I should get a life, I should find something more important to occupy my mind, like climate change or the apparent fate of bookshops, but sometimes it’s the little things, isn’t it.
There’s a rule that semi-colons must be used sparingly because otherwise they annoy a reader, a bit like how a child who insists on playing drums with his cutlery in a restaurant puts the diners off their food. I’ve been told that I use semi-colons too frequently, so on top of this confession is a commitment: in this story about semi-colons I won’t use any, not a single one. Absence makes the heart grow fonder, so they say.
What is a semi-colon and how should it be deployed?
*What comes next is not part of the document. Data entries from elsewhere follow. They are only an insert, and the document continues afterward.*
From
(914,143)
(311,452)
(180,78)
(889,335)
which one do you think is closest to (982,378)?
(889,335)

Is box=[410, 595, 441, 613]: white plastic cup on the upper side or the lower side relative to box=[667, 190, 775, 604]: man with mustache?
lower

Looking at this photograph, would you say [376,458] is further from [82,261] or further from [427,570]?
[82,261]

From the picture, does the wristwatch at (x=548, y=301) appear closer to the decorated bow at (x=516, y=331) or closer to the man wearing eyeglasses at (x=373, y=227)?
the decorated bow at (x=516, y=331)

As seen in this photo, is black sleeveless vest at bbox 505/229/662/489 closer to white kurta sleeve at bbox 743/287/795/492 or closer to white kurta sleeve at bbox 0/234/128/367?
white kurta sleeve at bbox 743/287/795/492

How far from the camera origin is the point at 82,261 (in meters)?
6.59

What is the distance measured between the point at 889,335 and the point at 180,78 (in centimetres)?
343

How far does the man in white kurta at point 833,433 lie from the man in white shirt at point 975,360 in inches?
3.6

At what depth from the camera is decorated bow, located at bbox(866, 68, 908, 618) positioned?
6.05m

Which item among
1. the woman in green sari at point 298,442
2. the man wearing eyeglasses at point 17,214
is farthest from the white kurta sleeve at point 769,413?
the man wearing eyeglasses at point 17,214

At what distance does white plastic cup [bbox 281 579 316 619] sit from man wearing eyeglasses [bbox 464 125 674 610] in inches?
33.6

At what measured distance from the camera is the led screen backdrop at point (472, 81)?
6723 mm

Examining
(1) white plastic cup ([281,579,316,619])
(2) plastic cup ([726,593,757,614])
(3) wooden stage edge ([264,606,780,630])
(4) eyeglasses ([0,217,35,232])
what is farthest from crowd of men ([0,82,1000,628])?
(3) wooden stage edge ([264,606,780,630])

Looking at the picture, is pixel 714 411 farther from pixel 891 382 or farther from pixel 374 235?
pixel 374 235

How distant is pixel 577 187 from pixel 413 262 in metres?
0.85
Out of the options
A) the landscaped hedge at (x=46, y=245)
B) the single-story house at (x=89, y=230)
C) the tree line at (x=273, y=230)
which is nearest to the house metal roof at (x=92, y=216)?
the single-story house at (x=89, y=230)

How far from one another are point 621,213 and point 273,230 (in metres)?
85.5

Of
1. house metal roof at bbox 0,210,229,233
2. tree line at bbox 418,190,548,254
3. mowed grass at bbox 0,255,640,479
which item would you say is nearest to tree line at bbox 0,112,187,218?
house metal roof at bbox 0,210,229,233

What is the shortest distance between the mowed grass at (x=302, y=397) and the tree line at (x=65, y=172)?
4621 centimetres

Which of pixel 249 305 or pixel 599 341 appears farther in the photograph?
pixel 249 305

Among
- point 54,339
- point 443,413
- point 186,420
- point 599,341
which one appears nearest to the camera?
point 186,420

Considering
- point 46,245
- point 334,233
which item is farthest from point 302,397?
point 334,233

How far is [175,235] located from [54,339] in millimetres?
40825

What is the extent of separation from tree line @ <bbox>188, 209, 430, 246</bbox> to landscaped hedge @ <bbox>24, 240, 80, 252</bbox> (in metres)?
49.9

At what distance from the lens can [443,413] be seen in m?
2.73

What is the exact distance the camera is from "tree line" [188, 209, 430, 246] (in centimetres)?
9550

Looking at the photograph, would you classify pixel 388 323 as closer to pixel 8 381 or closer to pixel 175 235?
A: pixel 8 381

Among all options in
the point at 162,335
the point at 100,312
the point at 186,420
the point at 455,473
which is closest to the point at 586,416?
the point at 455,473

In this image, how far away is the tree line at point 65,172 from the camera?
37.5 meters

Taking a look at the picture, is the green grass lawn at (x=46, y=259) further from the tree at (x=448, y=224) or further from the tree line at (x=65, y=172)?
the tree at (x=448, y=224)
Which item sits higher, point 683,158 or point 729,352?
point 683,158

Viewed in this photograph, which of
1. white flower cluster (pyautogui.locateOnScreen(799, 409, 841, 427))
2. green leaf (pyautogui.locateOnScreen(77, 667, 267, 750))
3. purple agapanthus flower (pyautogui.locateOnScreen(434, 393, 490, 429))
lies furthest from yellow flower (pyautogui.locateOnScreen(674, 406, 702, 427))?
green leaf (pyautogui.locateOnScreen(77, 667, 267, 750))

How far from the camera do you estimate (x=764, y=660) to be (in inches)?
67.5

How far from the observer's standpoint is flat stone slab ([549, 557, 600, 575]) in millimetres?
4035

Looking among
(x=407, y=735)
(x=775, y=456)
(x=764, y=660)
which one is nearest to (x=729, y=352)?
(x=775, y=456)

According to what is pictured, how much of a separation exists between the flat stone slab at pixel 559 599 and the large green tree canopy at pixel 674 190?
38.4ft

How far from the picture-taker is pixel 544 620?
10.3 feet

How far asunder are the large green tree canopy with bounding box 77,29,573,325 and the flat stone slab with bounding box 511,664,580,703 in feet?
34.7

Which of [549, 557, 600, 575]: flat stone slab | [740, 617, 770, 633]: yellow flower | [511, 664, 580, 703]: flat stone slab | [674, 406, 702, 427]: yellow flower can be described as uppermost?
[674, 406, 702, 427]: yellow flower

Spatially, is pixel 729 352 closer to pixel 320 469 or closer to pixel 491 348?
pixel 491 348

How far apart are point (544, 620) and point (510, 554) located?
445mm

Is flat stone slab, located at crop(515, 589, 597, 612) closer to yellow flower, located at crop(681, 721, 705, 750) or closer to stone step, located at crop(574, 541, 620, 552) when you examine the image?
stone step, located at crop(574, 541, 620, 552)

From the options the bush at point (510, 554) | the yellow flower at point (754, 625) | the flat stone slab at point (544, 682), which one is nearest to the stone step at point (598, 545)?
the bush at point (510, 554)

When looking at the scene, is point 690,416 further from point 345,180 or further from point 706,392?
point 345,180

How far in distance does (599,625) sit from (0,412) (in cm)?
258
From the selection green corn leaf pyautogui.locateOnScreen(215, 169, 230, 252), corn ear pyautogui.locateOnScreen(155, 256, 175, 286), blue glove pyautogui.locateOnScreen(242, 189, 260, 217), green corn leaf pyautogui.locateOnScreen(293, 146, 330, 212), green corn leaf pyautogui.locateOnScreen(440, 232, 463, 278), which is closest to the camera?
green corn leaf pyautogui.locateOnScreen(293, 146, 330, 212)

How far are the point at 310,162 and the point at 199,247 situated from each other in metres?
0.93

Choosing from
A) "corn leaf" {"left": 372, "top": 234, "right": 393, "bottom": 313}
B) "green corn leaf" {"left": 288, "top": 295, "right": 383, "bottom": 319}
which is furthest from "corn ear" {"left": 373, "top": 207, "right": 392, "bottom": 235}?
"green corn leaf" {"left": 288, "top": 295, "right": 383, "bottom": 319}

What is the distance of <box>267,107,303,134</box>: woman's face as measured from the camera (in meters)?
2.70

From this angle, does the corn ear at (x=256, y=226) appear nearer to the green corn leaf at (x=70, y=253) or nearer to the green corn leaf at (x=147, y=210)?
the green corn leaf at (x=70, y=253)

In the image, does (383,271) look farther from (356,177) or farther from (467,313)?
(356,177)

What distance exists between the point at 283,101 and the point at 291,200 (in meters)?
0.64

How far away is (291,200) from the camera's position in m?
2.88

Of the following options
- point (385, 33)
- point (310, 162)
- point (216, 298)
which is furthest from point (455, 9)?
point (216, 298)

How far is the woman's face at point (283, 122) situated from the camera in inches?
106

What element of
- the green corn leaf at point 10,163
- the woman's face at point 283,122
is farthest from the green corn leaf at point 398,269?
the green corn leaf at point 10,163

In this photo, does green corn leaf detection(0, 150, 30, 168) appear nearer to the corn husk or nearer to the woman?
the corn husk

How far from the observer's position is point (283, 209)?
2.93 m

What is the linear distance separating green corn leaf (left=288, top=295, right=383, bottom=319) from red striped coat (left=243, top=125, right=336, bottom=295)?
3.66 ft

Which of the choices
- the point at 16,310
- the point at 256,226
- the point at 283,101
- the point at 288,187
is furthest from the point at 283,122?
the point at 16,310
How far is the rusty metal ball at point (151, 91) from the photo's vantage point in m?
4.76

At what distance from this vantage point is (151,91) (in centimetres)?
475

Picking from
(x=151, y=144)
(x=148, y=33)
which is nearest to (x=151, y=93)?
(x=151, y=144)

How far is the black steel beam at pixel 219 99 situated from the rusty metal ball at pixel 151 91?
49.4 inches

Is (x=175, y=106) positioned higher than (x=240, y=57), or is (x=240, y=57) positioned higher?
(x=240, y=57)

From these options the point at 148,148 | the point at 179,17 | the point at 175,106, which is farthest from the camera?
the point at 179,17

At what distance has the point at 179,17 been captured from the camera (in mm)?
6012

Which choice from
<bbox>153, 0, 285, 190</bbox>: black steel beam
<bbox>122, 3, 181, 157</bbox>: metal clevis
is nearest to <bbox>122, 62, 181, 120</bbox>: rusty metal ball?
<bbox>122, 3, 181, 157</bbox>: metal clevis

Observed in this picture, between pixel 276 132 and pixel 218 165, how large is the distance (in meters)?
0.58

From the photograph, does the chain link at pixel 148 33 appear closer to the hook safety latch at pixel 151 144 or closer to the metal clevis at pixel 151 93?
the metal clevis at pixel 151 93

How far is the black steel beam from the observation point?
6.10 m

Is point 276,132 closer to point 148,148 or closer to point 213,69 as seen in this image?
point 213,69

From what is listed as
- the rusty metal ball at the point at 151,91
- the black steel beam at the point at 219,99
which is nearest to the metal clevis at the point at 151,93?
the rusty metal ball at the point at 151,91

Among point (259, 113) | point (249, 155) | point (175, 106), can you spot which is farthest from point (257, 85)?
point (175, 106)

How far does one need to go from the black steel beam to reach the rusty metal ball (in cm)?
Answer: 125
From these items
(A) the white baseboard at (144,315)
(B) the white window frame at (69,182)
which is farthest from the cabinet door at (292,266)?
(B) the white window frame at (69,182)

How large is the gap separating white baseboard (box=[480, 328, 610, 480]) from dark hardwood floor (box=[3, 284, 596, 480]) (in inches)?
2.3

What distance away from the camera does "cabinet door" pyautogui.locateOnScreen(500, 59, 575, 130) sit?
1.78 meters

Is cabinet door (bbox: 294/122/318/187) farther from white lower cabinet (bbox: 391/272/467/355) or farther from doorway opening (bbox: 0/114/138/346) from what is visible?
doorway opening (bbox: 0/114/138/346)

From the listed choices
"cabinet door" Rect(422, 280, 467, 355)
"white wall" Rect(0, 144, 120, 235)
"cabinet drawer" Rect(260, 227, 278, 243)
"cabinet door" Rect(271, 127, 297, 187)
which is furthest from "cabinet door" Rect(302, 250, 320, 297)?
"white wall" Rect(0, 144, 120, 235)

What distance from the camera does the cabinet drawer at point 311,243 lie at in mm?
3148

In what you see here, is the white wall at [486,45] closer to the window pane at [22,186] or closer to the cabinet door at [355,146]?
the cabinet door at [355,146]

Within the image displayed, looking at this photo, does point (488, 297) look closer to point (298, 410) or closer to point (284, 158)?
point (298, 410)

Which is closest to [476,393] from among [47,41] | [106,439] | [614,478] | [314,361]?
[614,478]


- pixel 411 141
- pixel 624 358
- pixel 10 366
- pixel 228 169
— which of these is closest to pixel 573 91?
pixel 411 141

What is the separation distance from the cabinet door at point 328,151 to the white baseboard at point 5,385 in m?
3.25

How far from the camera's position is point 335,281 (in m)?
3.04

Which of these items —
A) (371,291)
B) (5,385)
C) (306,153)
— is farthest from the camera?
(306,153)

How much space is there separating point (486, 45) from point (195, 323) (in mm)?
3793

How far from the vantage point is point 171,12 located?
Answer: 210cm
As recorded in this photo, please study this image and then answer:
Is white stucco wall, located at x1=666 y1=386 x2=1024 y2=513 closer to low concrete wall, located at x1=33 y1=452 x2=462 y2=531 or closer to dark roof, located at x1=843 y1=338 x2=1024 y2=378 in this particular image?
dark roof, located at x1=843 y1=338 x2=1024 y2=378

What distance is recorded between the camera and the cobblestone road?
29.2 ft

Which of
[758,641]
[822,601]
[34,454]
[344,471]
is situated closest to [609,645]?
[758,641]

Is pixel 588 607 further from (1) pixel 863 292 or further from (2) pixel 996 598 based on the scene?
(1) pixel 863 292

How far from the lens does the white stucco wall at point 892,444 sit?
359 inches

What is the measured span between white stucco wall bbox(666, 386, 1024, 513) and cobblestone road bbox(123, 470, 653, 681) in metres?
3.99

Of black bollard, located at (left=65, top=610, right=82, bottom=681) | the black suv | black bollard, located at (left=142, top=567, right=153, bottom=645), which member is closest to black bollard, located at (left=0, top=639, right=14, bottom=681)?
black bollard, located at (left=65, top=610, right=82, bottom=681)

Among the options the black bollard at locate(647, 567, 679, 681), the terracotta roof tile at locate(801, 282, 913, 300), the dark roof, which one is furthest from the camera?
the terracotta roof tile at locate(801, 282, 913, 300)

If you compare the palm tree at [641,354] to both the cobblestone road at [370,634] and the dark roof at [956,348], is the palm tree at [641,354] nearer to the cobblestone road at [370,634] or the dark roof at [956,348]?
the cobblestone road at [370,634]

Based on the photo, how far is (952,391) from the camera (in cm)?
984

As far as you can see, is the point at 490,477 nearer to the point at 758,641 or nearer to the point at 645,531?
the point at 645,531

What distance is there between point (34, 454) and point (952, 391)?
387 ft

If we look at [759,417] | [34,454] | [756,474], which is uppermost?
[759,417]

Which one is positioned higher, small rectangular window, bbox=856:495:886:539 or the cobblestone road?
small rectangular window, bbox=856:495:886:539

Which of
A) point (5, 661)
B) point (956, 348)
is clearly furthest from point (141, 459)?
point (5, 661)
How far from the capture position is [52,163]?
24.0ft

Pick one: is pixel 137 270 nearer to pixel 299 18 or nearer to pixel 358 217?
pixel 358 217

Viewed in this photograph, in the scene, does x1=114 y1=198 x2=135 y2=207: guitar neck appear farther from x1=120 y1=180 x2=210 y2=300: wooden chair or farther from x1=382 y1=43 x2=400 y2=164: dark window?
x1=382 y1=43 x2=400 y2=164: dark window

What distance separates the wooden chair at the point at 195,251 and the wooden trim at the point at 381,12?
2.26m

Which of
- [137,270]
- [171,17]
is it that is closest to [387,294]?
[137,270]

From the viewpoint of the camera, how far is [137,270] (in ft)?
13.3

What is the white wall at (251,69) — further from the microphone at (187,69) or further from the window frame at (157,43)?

My trusty Oxford Australian Reference Dictionary says that a semi-colon is a punctuation mark ‘used where there is a more distinct break than that indicated by a comma but less than indicated by a full stop’. Fair enough, but to my mind this definition is a bit too elusive. It’s a bit like saying that a chicken is larger than a quail but smaller than a goose – we all know chooks are much more magical than that.
Barbara Dykes in Grammar Made Easy (1992) gets closer to solving the mystery of the semi-colon. She believes that our little friend ‘separates two complete ideas which could be written in two sentences [but] are written in one sentence to show that they are closely related’. Yes, that’s much better. It’s this tension that I so adore, because it’s in this tension we find life, in that space between this and that, here and there. The semi-colon is the beach of our language – it’s the sand between the ocean over there, the deep, dangerous ocean, and the land, the safety we have right here, right now.
So that’s my confession. I adore semi-colons.
They are my favourite punctuation mark; they mean the world to me.